COVID can’t dampen the Human Spirit
We recently celebrated a significant, and joyous, occasion for our family. My daughter graduated from medical school and is off to start the next phase of her life’s great adventure. With the bestowing of the degree, she also gets promoted in the Navy (who has paid her tuition-something she will repay in future service to the country). I could not be prouder of her.
The graduation was conditioned by the lingering effects of the Pandemic. The ceremony was virtual, but that allowed for family festivity. We celebrated the grand event at the home of her partner, who also graduated with Katie.
We listened to the speeches from the dignitaries and faculty, not from the rostrum but in a “Zoom-like” setting that has come to symbolize our relationships during our time of limited contact. It is rather odd to see the speakers in full headshot mode rather than as some distant disembodied voice from a faraway stage behind the mass of murmuring graduates.
As they worked their way through the conferring of degrees and the placement of the ceremonial hoods, we counted down until the girls’ names came up. We lined our daughter up by the big screen in order to capture her previously recorded award with the real live person. As Katie’s name appeared, she turned to watch herself on the screen. I missed the name. I missed the placing of the hood. Finally, after much cajoling, Katie turned to face the camera. At least I caught her hug from the faculty member and the back of her head. Good enough. We got a better shot of Megan (we were more prepared).
Throughout, there was an odd mixture of masked and unmasked participants, even though most (if not all) of the participants (as health care providers) were vaccinated. Despite the sometimes coverings, there was no “masking” the joy and exuberance on part of the conferees and conferrers in the videos. Actually, the process may have made it more personal. In some cases, relatives were able to preside over the awarding of degree and occasionally in a personally significant setting).
The COVID pandemic and the associated turmoil simply could not dampen the human spirit.
Another positive aspect of the modified ceremony was that we could have a champaign toast with the newly minted doctors in the comfort of the living room.
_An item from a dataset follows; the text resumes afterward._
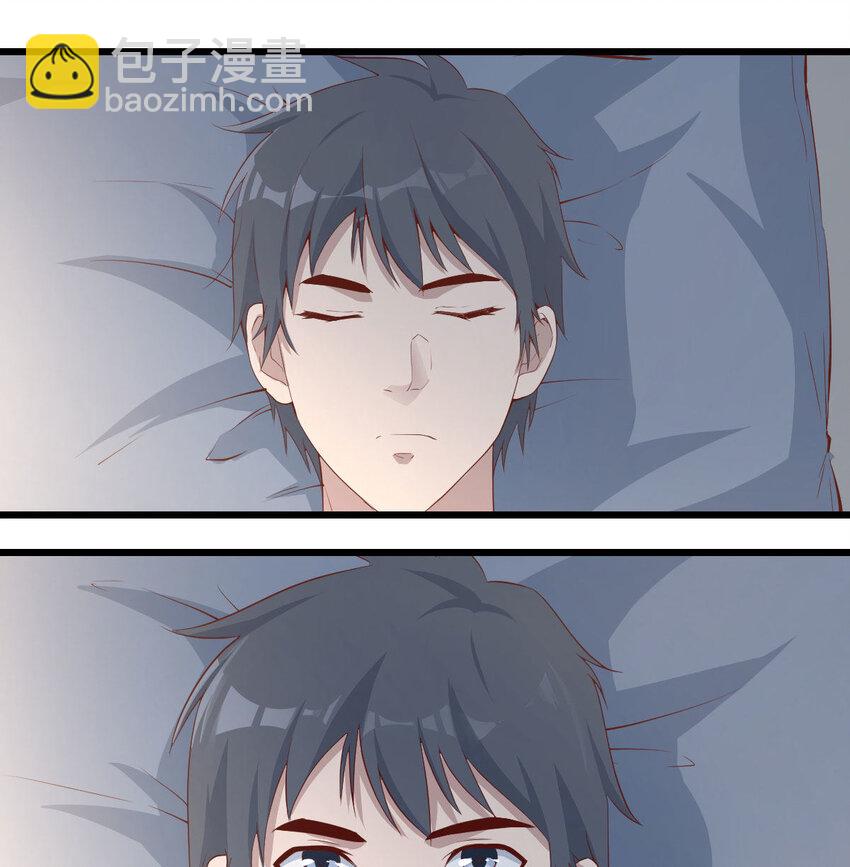 我想分手(1/4)-第2话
There were many (toasts that is; the girls only graduated once). The hospitality that we received from Megan’s parents was overwhelming. It is wonderful to see an expanding family relationship.
Both doctors are now headed to Boston for residency. If you think our real estate market is hot, you should see the prices up there. They purchased a condo (for about the same prices as my home here). All things are relative. At least it is walking distance to the med center (and way better than their apartment in Baltimore).
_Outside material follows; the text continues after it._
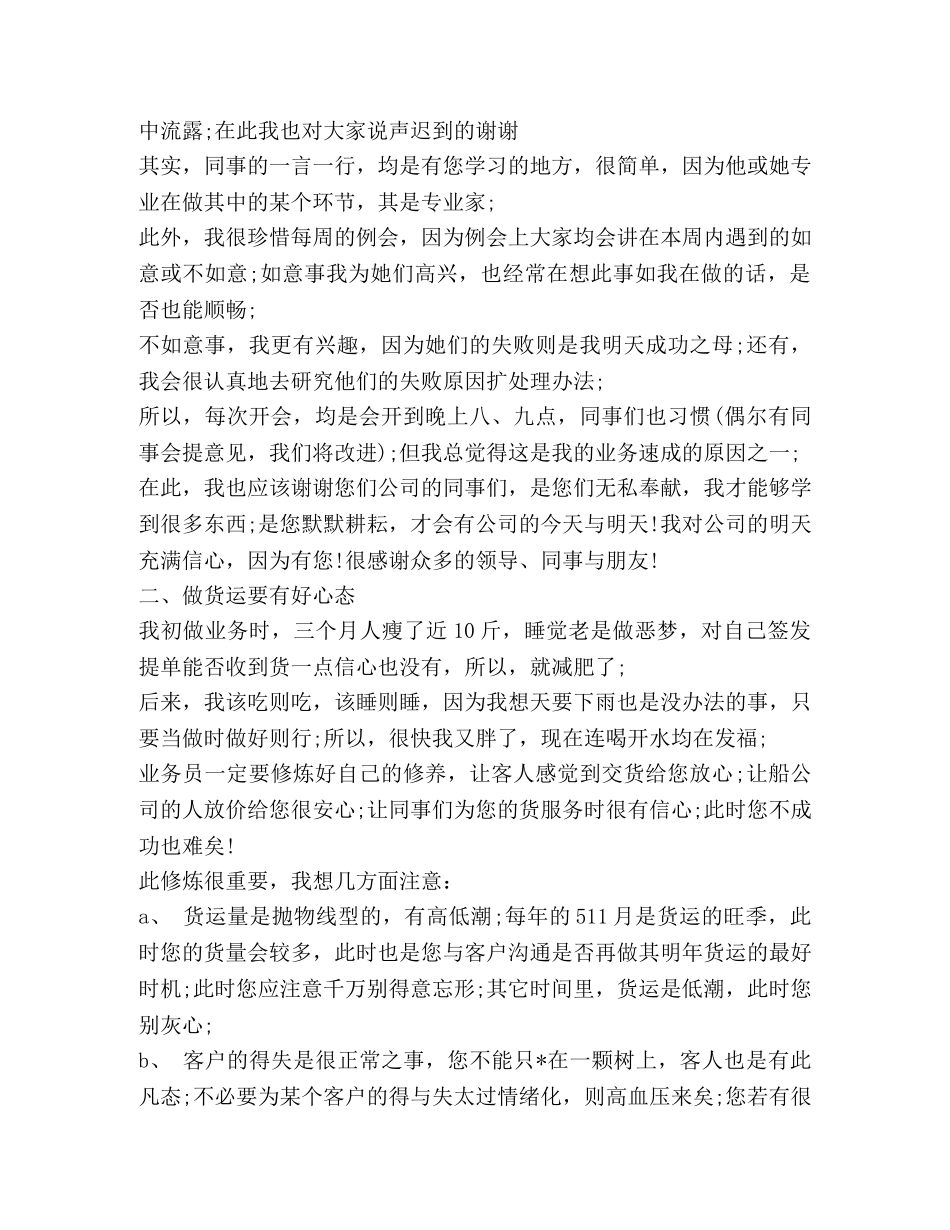 货代工作心得体会 (2) _第3页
Doctor. Military officer. Homeowner. Wow, my little girl has grown up.
I find no melancholy in that. We bequeath very little to this world (In fact the things we work so hard for in the temporal sphere are largely transitory). To the degree that we “leave” anything when we depart (other than some fleeting memories for our family and passing acquaintances), it is in our progeny.
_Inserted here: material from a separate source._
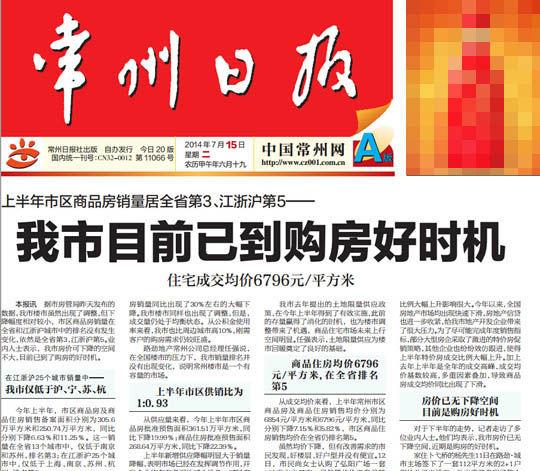 常州日報《我市目前已到購房好時機》一文截圖 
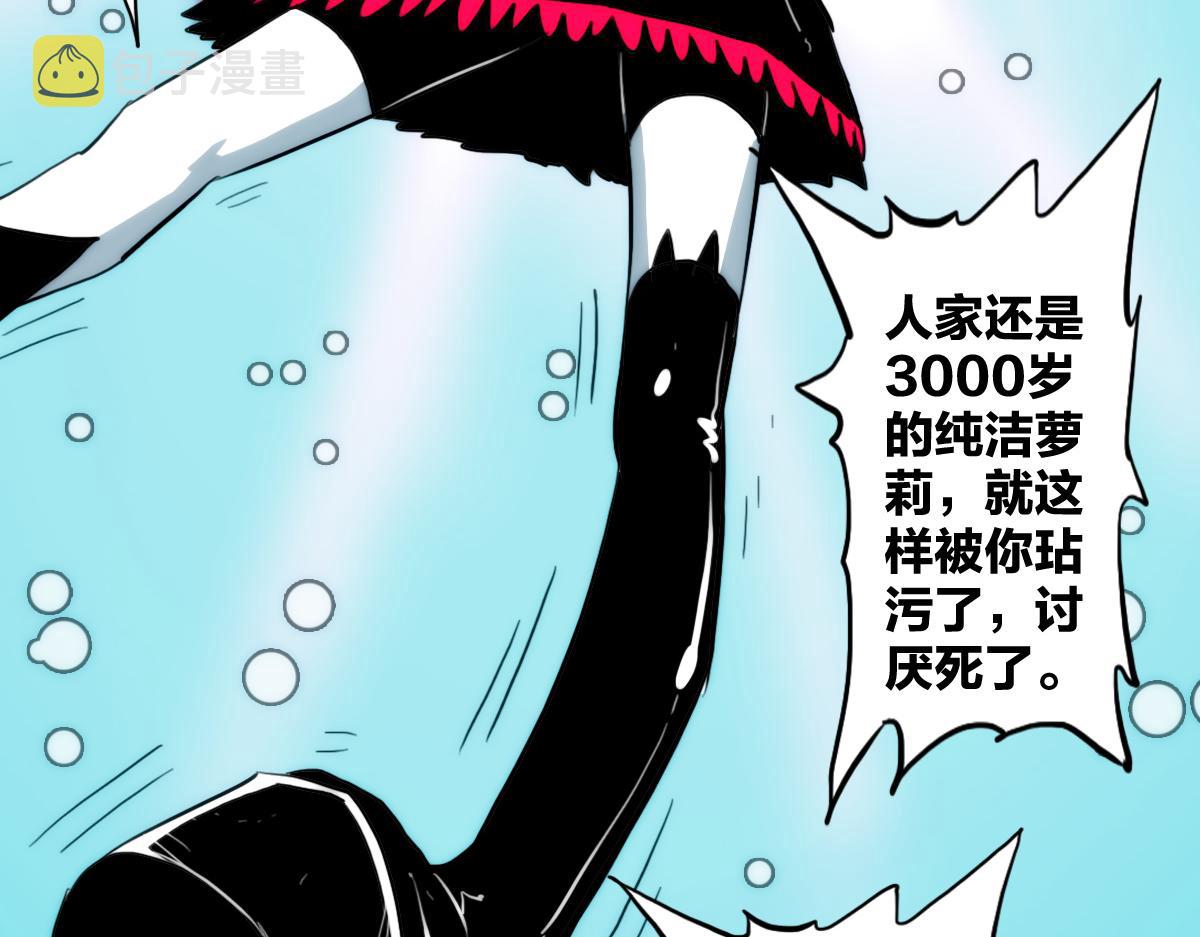 第10话 你是个变态68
Our children are the living embodiment of who we are, both genetically and personally. Often, they resemble us (My daughter probably got tired of hearing people say how similar we look-with good reason!). Frequently they act like us (although I am thankful my kids have forgone some of my less desirable traits). We hope they will make a contribution to humanity.
I believe with all my heart that my children (all five, including step-children) will find some way to leave the world a better place than they found it. And, with God’s grace, they will also leave someone (something) to their future as well.